2005 World Social Forum proposal

The Porto Alegre Manifesto is a proposal for social change produced at the 2005 World Social Forum. It outlines "twelve... proposals, which [its authors] believe, together, give sense and direction to the construction of another, different world." The authors argue that "if they would be implemented, it would allow citizens to take back their own future.

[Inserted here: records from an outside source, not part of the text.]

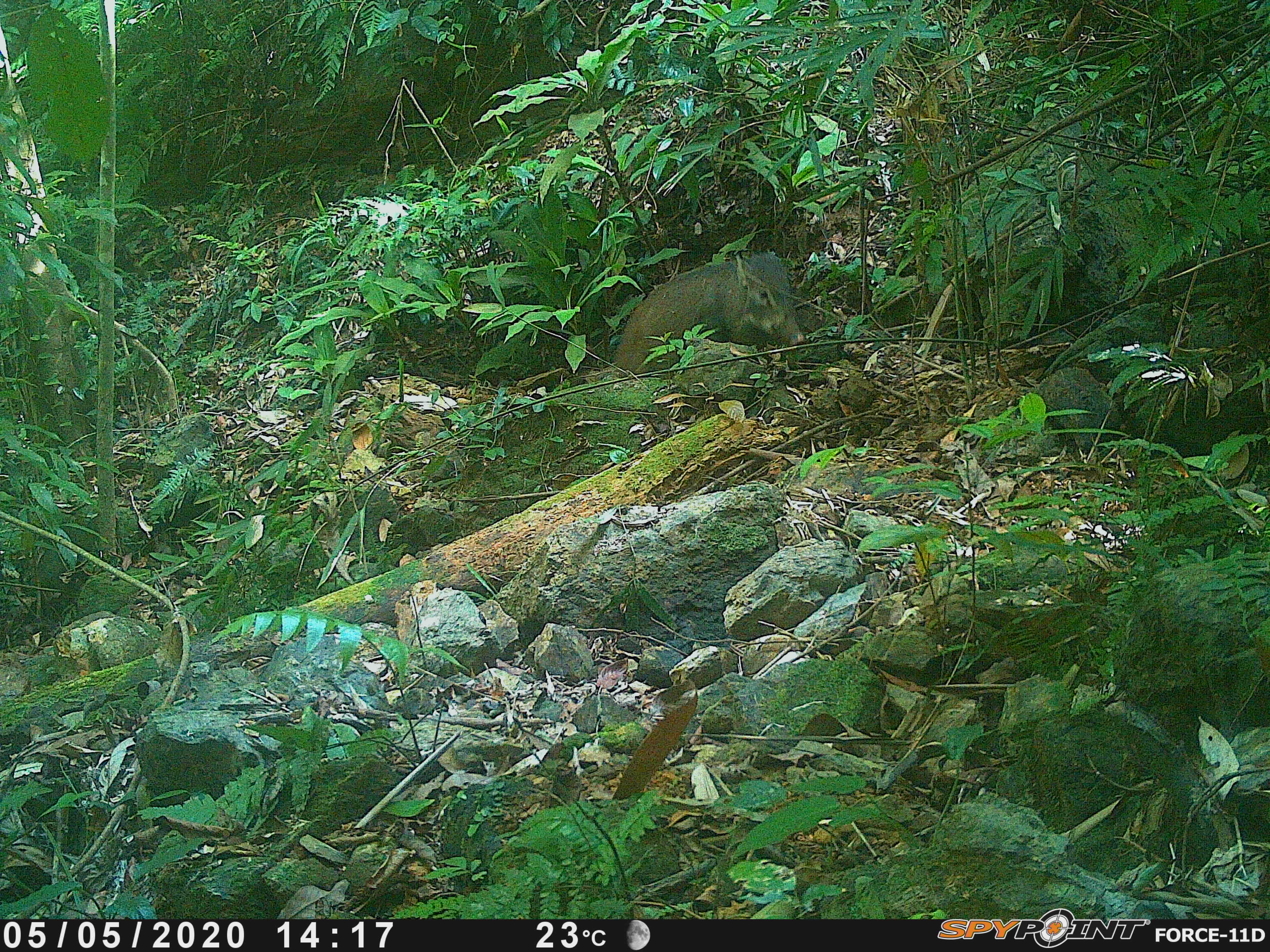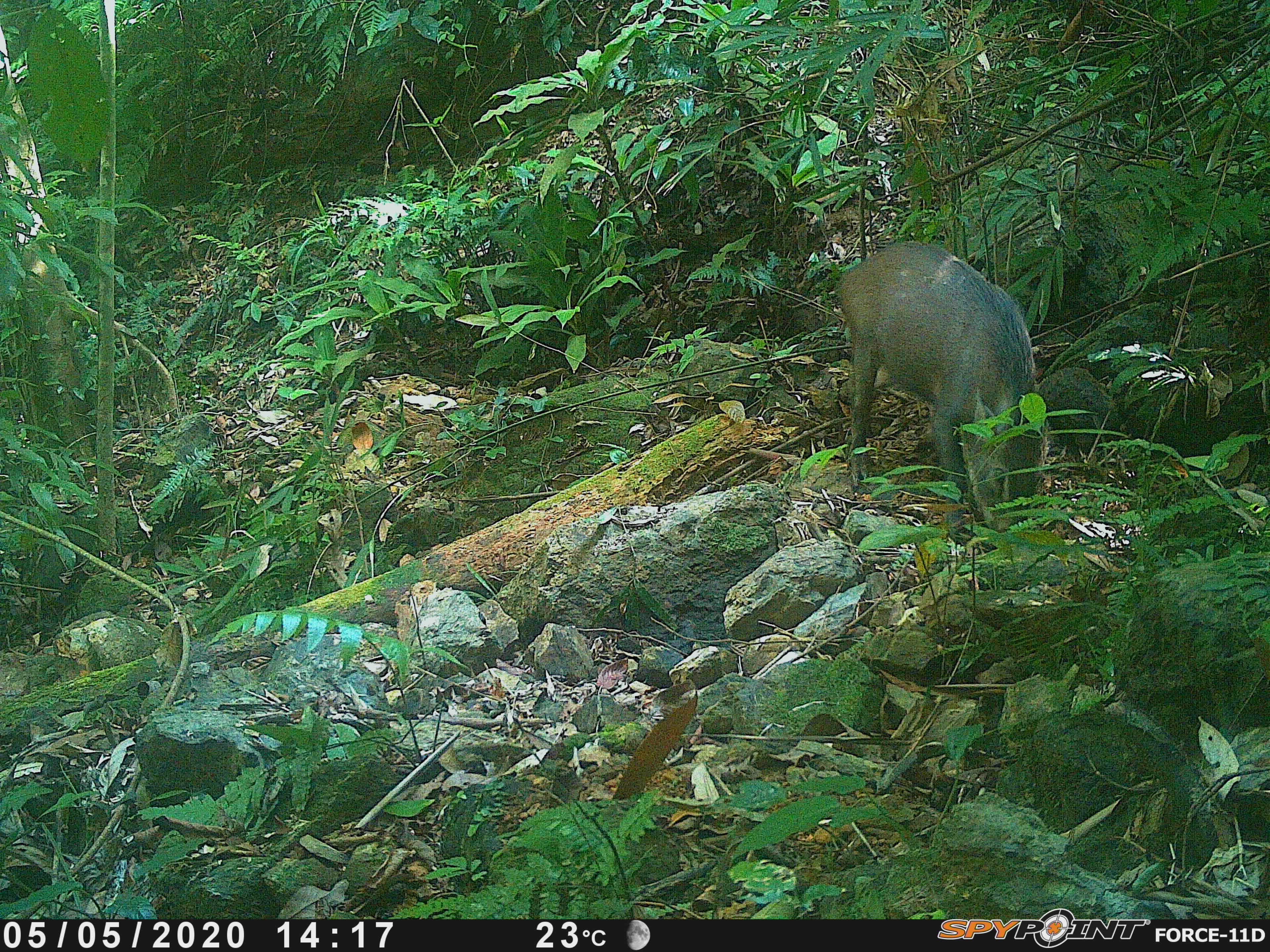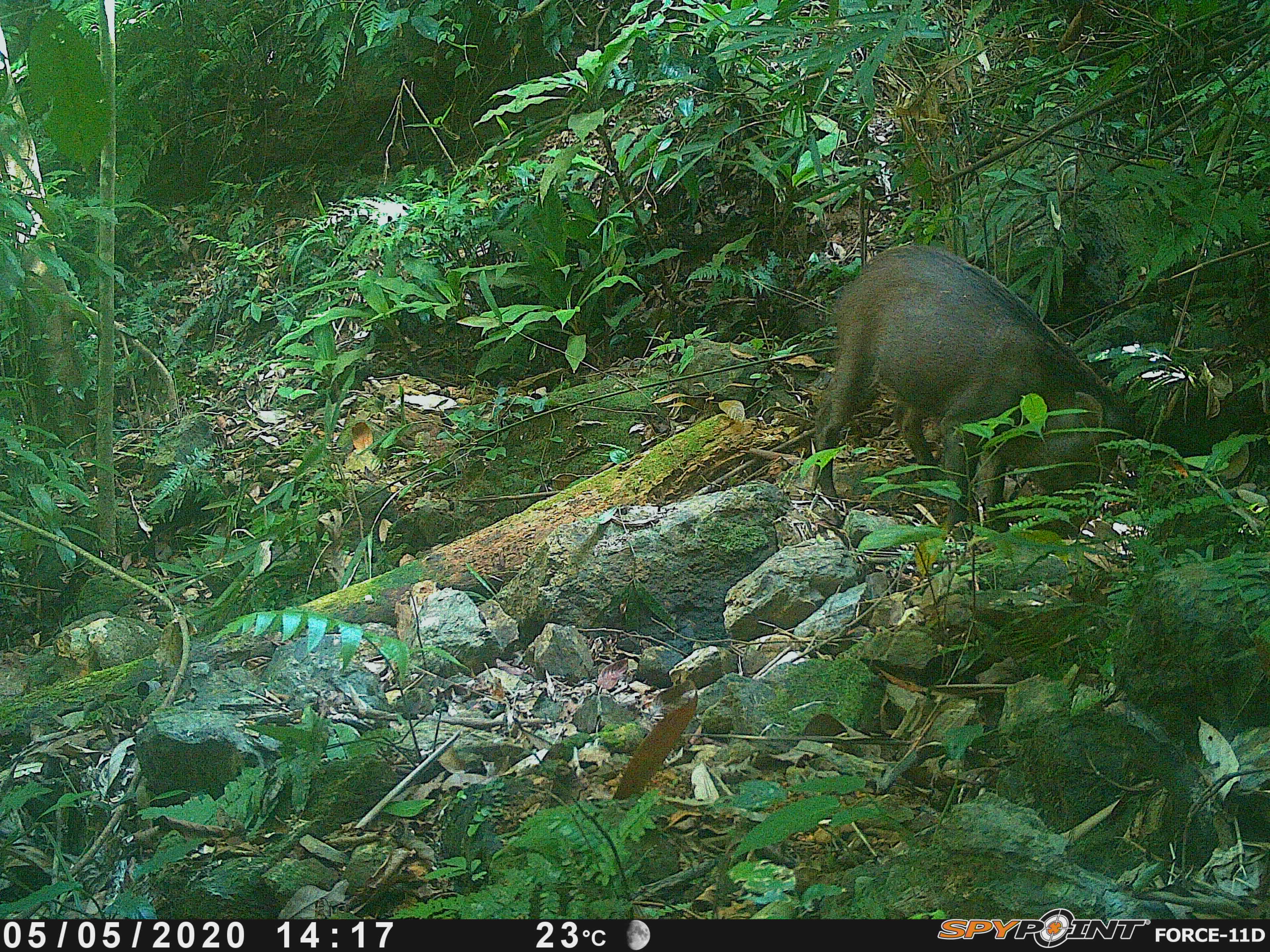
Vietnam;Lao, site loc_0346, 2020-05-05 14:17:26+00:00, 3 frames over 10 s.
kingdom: Animalia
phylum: Chordata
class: Mammalia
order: Artiodactyla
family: Suidae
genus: Sus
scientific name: Sus scrofa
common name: eurasian wild pig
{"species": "eurasian wild pig (Sus scrofa)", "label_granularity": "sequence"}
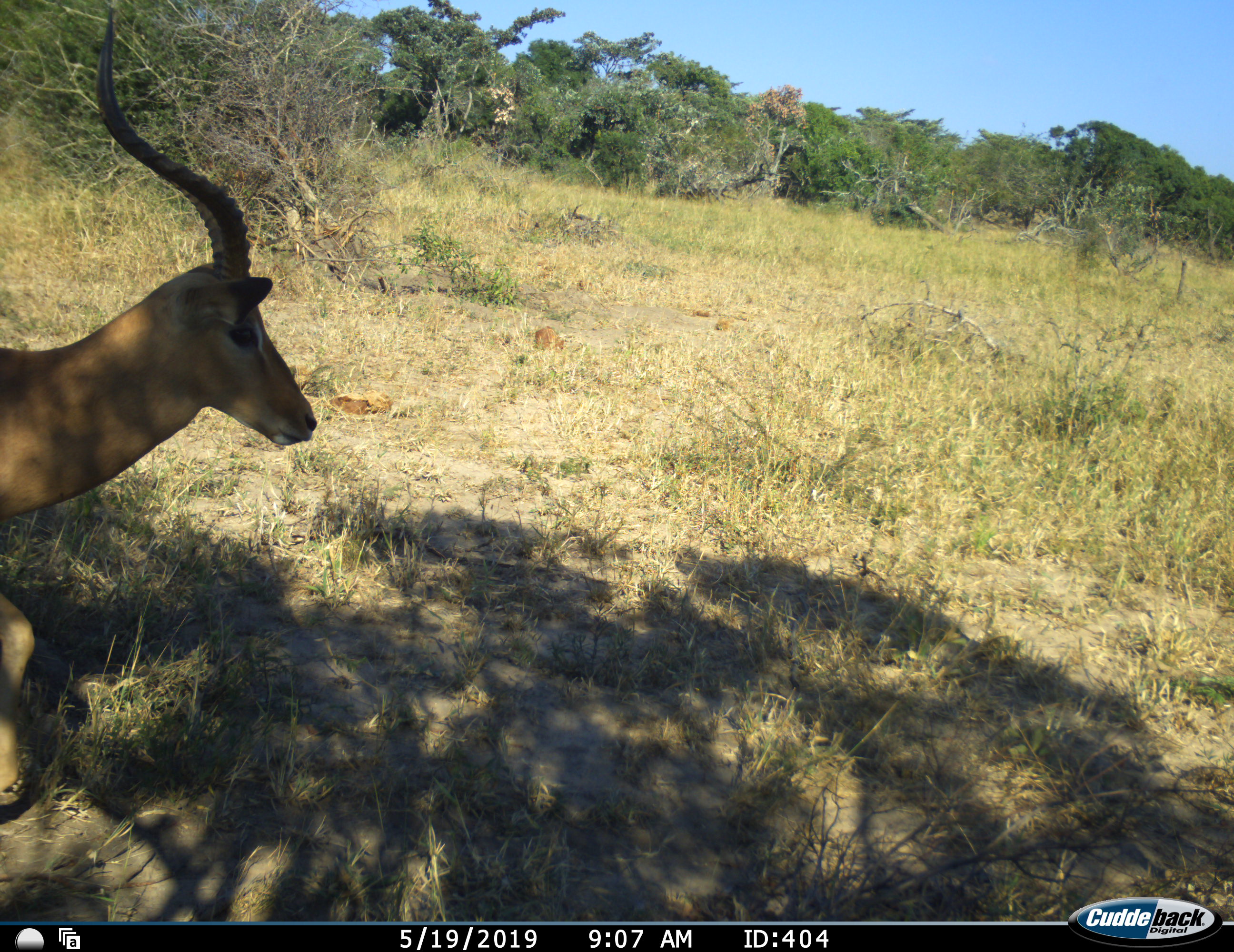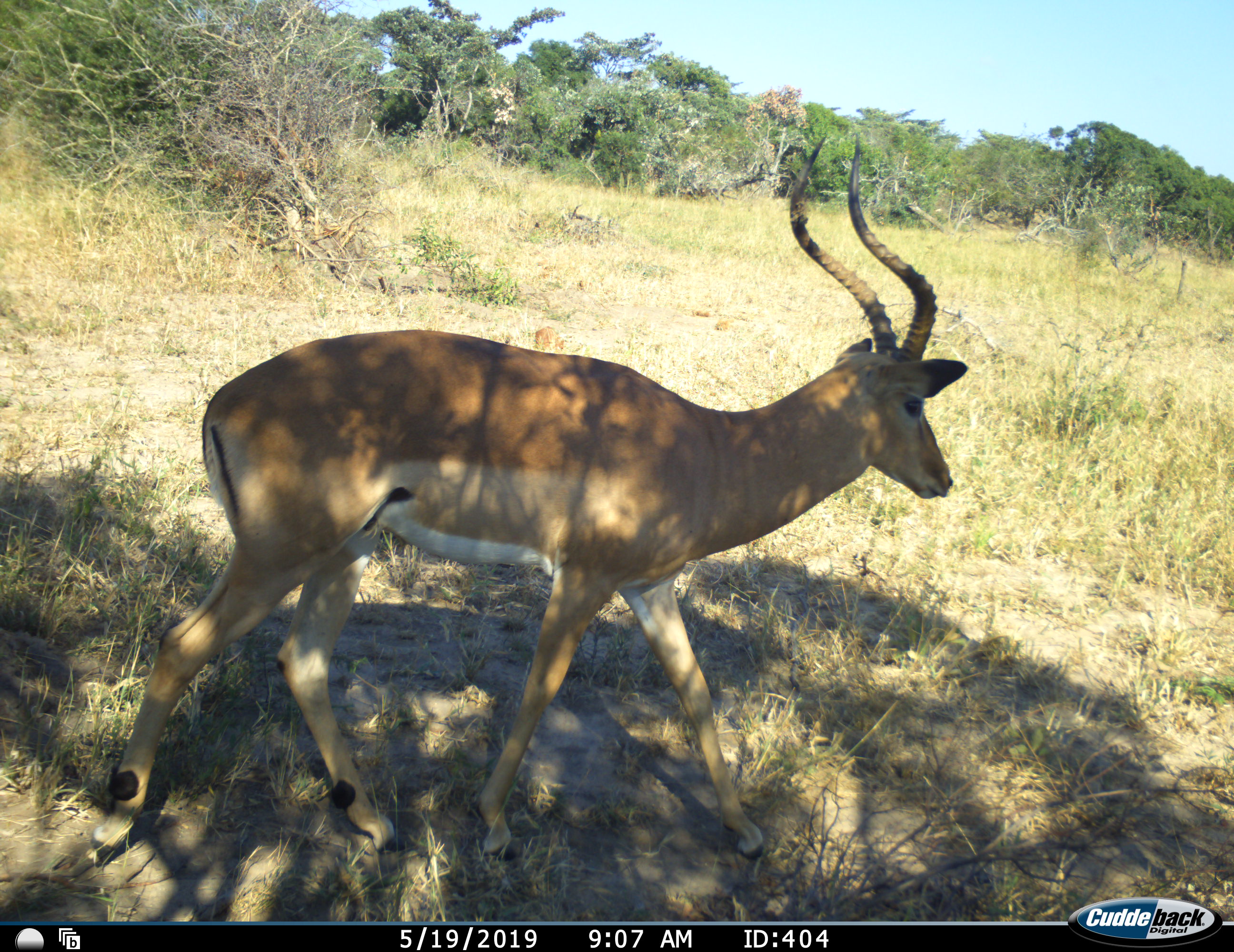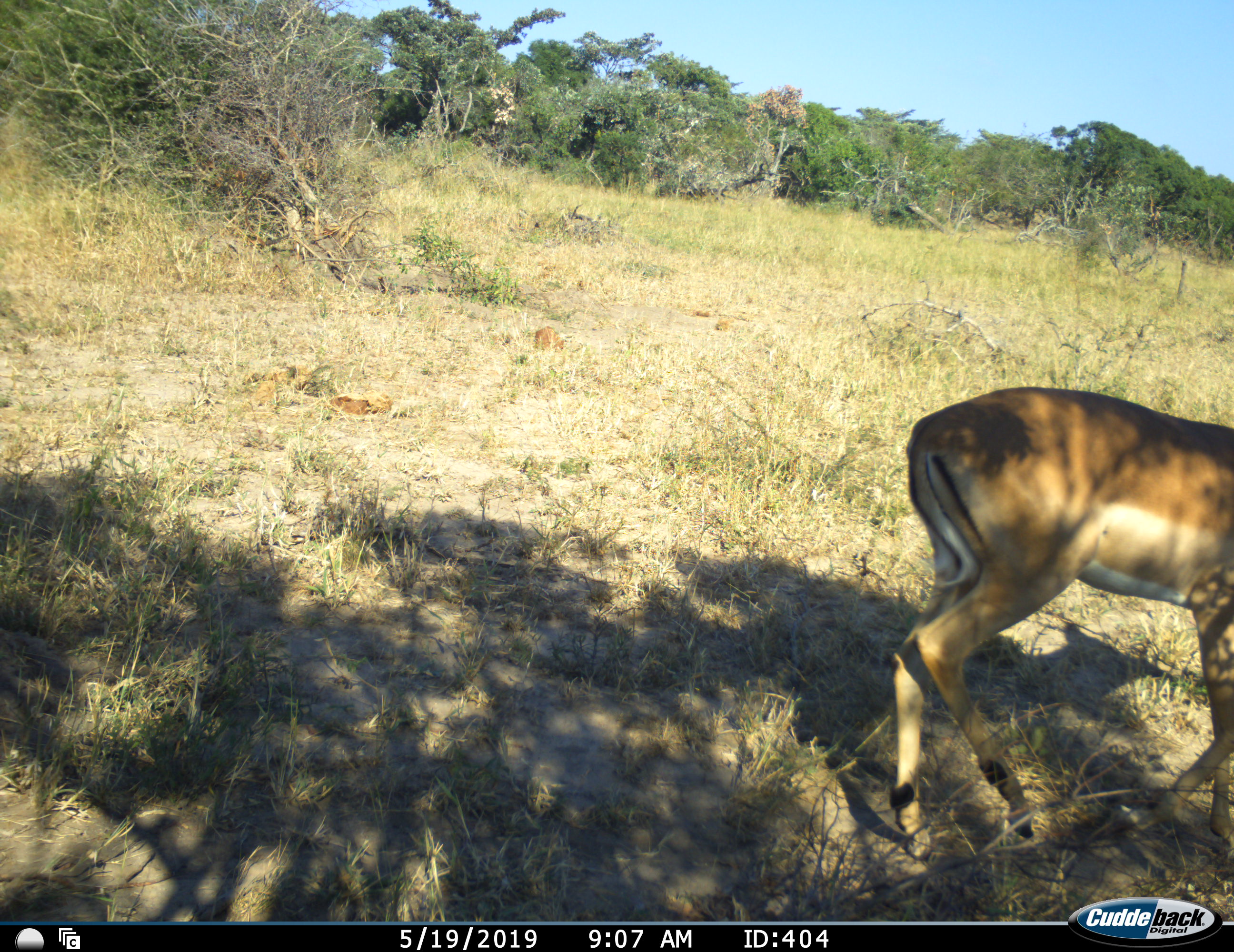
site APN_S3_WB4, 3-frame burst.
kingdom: Animalia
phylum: Chordata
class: Mammalia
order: Artiodactyla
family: Bovidae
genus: Aepyceros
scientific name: Aepyceros melampus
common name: impala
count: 1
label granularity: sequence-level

We therefore want to submit these fundamentals points to the scrutiny of actors and social movements of all countries." These proposals are divided into Economic Measures, Peace and Justice, and Democracy.

==Summary of twelve proposals==

===Economic measures===

1. Debt cancellation for southern countries.

2. Implement international tax on financial transactions, i.e., Tobin tax.

3. Dismantle all tax havens and corporate havens (described as "paradises").

4. Universal right to employment, social protection and pensions.

5. Promote fair trade and reject all free trade agreements and World Trade Organization laws, emphasizing the importance of education, health, social services and cultural rights over commercial rights.

6. Guarantee of food security to all countries by promoting rural, peasant agriculture.

7. Outlaw patenting of knowledge on living things and privatization of "common goods for humanity", i.e., water.

===Peace and justice===

8. Use public policies to fight discrimination, sexism, xenophobia, antisemitism and racism and fully recognize the political, cultural and economic rights of indigenous peoples.

9. Take steps to end environmental destruction and the greenhouse effect using alternative development models.

10. Dismantle all foreign military bases and the removal of troops from all countries except those under the explicit mandate of the United Nations.

===Democracy===

11. Guarantee the right to information and the right to inform through legislation that would end concentration of media ownership, guarantee the autonomy of journalists, and favor alternative media.

12. Reform international institutions based on the Universal Declaration of Human Rights and incorporate the World Bank, International Monetary Fund and WTO into the United Nations.

==Signatories==

The signatures of the manifesto (so-called "Group of Nineteen") are Aminata Traoré, Adolfo Pérez Esquivel, Eduardo Galeano, José Saramago, François Houtart, Boaventura de Sousa Santos, Armand Mattelart, Roberto Savio, Riccardo Petrella, Ignacio Ramonet, Bernard Cassen, Samir Amin, Atilio Borón, Samuel Ruiz García, Tariq Ali, Frei Betto, Emir Sader, Walden Bello, and Immanuel Wallerstein.